Raw records:
BEGIN
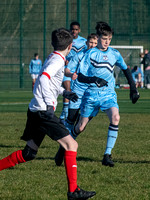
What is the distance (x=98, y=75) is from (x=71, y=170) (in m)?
2.51

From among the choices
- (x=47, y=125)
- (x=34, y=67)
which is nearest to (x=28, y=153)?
(x=47, y=125)

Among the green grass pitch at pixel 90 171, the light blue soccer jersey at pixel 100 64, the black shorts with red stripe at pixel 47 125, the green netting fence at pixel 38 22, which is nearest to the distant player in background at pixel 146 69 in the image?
the green netting fence at pixel 38 22

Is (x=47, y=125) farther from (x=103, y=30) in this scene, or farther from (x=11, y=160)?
(x=103, y=30)

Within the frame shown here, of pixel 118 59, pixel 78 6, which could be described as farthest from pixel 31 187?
pixel 78 6

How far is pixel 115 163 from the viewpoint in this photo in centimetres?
724

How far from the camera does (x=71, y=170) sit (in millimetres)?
5105

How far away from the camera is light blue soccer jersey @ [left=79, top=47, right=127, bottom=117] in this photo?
7293 millimetres

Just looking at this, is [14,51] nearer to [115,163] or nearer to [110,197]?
[115,163]

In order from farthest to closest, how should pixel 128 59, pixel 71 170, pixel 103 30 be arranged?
pixel 128 59, pixel 103 30, pixel 71 170

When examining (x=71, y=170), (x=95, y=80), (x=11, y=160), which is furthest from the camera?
(x=95, y=80)

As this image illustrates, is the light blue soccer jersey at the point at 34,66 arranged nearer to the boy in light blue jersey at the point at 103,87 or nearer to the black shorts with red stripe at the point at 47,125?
the boy in light blue jersey at the point at 103,87

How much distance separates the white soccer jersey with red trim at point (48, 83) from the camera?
5.12 m

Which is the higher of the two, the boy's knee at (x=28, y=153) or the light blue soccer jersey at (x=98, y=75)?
the light blue soccer jersey at (x=98, y=75)

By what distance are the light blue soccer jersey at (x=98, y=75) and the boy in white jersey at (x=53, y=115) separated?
5.99 feet
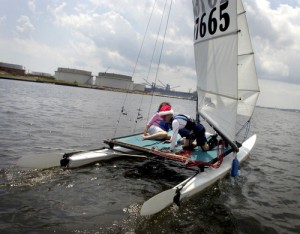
END
> **EXERCISE DIRECTIONS**:
Copy out everything in the listing from the line containing "Among the green" down to the line containing "7293 millimetres", with both of those lines included. Reproduce each line word for word.

> **ANSWER BELOW**:
Among the green grass pitch at pixel 90 171, the light blue soccer jersey at pixel 100 64, the black shorts with red stripe at pixel 47 125, the green netting fence at pixel 38 22, which is nearest to the distant player in background at pixel 146 69 in the image?
the green netting fence at pixel 38 22

Is (x=47, y=125) farther from (x=103, y=30) in this scene, or farther from (x=11, y=160)?
(x=103, y=30)

Within the frame shown here, of pixel 118 59, pixel 78 6, which could be described as farthest from pixel 31 187?
pixel 78 6

How far is pixel 115 163 from the viewpoint in this photo in centimetres?
724

How far from the camera does (x=71, y=170) sit (in millimetres)?
5105

How far away from the camera is light blue soccer jersey @ [left=79, top=47, right=127, bottom=117] in this photo?
7293 millimetres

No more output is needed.